** Begin Listing **
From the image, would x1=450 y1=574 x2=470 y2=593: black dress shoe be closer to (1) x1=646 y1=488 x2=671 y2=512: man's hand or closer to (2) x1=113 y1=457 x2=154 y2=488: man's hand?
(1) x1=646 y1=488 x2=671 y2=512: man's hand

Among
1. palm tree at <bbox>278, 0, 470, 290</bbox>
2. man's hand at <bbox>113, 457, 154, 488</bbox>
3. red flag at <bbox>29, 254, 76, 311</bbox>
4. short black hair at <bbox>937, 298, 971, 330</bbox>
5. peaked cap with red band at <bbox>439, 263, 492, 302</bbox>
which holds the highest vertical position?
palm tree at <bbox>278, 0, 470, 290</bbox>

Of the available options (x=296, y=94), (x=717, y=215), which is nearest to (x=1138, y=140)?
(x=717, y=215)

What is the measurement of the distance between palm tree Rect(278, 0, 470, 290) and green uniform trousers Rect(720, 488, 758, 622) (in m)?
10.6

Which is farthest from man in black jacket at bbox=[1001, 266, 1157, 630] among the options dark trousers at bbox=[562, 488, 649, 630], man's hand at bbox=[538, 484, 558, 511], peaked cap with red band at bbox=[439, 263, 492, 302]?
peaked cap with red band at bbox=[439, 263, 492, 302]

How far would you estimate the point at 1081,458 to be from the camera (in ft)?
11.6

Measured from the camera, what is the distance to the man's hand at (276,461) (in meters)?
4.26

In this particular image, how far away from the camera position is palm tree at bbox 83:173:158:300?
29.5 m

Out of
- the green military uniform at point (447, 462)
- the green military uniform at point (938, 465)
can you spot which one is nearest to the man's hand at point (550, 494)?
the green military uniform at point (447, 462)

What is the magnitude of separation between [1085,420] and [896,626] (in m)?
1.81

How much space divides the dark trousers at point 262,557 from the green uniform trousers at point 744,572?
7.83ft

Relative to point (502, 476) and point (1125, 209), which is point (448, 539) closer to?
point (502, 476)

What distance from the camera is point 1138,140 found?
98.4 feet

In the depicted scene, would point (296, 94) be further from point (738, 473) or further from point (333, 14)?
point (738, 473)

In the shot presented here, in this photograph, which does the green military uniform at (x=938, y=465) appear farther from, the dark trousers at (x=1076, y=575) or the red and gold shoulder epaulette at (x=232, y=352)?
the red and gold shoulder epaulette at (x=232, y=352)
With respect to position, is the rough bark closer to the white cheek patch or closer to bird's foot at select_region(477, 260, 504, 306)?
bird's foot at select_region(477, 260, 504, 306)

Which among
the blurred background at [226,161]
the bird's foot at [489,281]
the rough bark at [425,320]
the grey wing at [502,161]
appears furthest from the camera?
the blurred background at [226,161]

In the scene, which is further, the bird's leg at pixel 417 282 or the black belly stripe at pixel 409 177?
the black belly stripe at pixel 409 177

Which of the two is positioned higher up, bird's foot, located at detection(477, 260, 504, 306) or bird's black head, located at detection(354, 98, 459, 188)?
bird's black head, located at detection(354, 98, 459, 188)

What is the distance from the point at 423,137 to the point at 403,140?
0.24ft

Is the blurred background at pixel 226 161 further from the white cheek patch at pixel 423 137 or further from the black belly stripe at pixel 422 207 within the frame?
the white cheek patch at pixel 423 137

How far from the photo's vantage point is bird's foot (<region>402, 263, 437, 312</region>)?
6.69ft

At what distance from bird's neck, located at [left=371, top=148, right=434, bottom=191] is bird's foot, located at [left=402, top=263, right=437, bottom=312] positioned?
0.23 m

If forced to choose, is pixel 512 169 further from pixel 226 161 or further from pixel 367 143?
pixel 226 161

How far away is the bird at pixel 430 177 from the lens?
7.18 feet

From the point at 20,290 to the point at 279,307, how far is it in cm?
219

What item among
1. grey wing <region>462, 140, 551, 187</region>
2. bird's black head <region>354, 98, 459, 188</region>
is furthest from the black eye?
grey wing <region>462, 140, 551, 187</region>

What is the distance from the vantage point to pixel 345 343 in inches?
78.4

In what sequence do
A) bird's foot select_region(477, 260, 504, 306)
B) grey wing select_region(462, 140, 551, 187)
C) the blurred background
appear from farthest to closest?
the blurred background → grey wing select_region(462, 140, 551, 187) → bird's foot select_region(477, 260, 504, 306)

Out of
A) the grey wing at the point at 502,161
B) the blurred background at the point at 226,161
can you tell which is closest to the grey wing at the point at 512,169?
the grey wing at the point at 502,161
** End Listing **
• **What is asked**
Through the last line of the entries above, beginning at the line containing "How far away is", transcribe each line exactly, both ends included and nothing more.

• **Exercise solution**
How far away is the bird at pixel 430 177 from the lens?
7.18 feet

From the point at 20,290 to the point at 279,307, how far is it in cm?
219

What item among
1. grey wing <region>462, 140, 551, 187</region>
2. bird's black head <region>354, 98, 459, 188</region>
is furthest from the black eye?
grey wing <region>462, 140, 551, 187</region>

What is the distance from the vantage point to pixel 345 343 in inches?
78.4

In what sequence do
A) bird's foot select_region(477, 260, 504, 306)
B) grey wing select_region(462, 140, 551, 187)
C) the blurred background
appear from farthest to closest?
the blurred background → grey wing select_region(462, 140, 551, 187) → bird's foot select_region(477, 260, 504, 306)

Out of
A) the grey wing at the point at 502,161
B) the blurred background at the point at 226,161
can you tell which is closest to the grey wing at the point at 512,169?
the grey wing at the point at 502,161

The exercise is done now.